_GIVEN INSTRUCTION_. Find every line in the rows below that contains the string "sweater", matching case exactly, and copy each of those lines.

_DATA FOR THIS EXERCISE_.

········

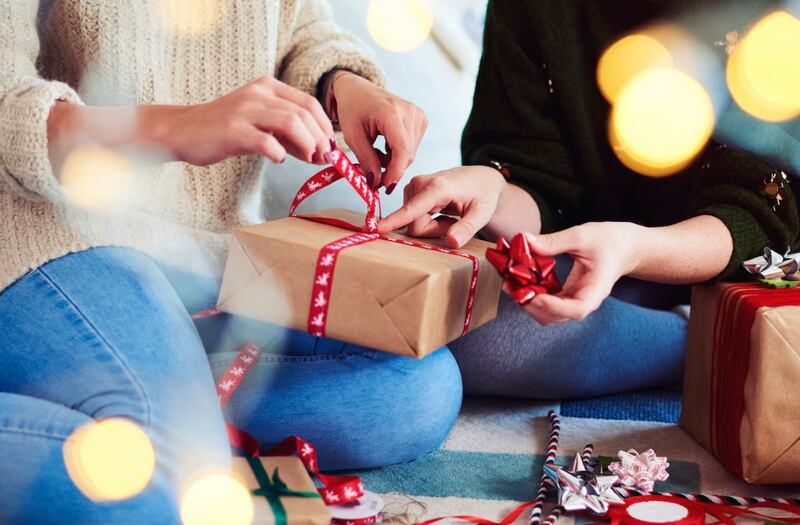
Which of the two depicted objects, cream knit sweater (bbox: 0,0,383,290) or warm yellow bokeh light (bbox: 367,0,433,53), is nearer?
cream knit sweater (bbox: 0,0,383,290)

········

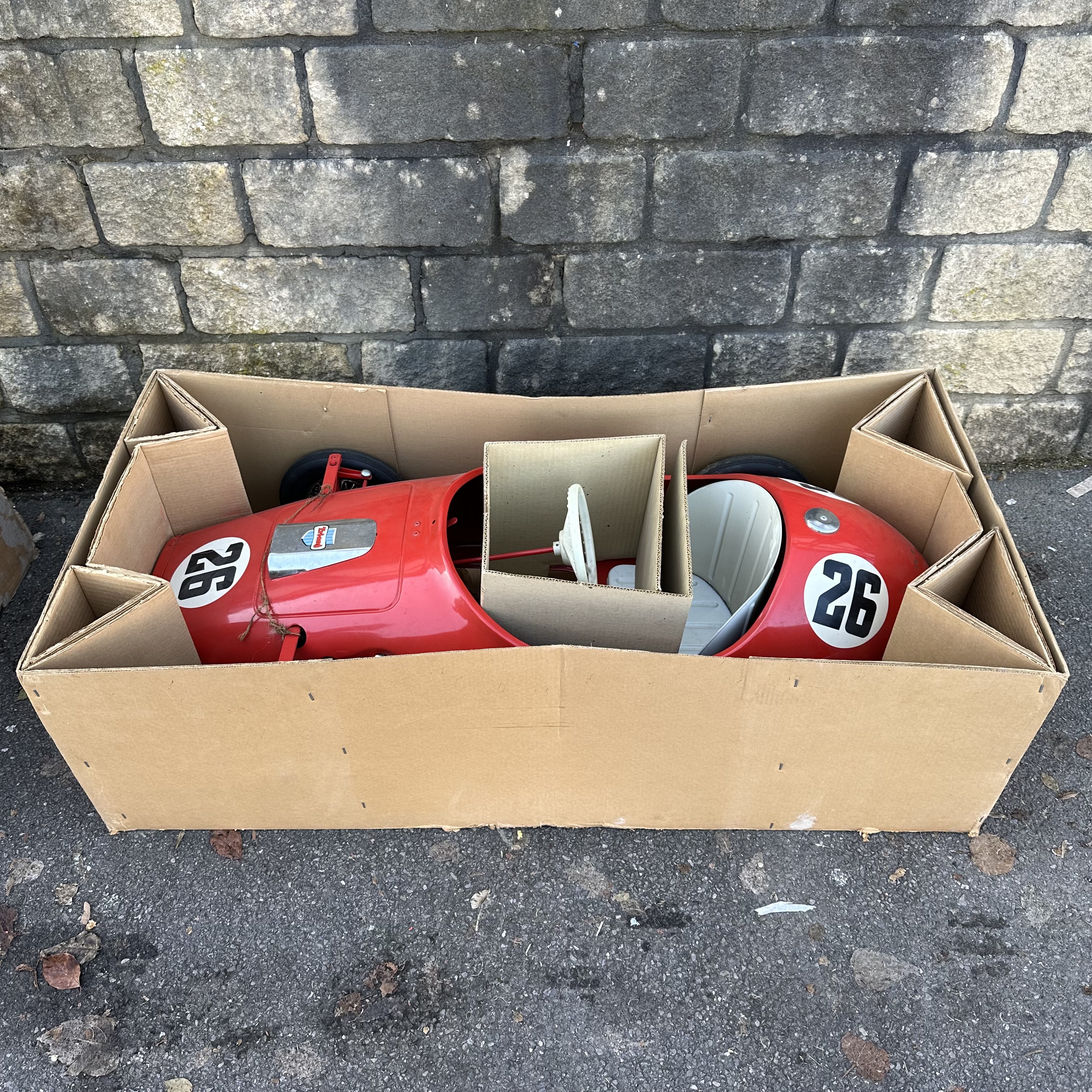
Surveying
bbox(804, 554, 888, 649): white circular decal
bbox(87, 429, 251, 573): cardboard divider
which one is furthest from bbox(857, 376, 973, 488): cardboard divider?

········

_THE RESPONSE_.
Which of the two depicted objects, cream knit sweater (bbox: 0,0,383,290) or warm yellow bokeh light (bbox: 367,0,433,53), is nearer?
cream knit sweater (bbox: 0,0,383,290)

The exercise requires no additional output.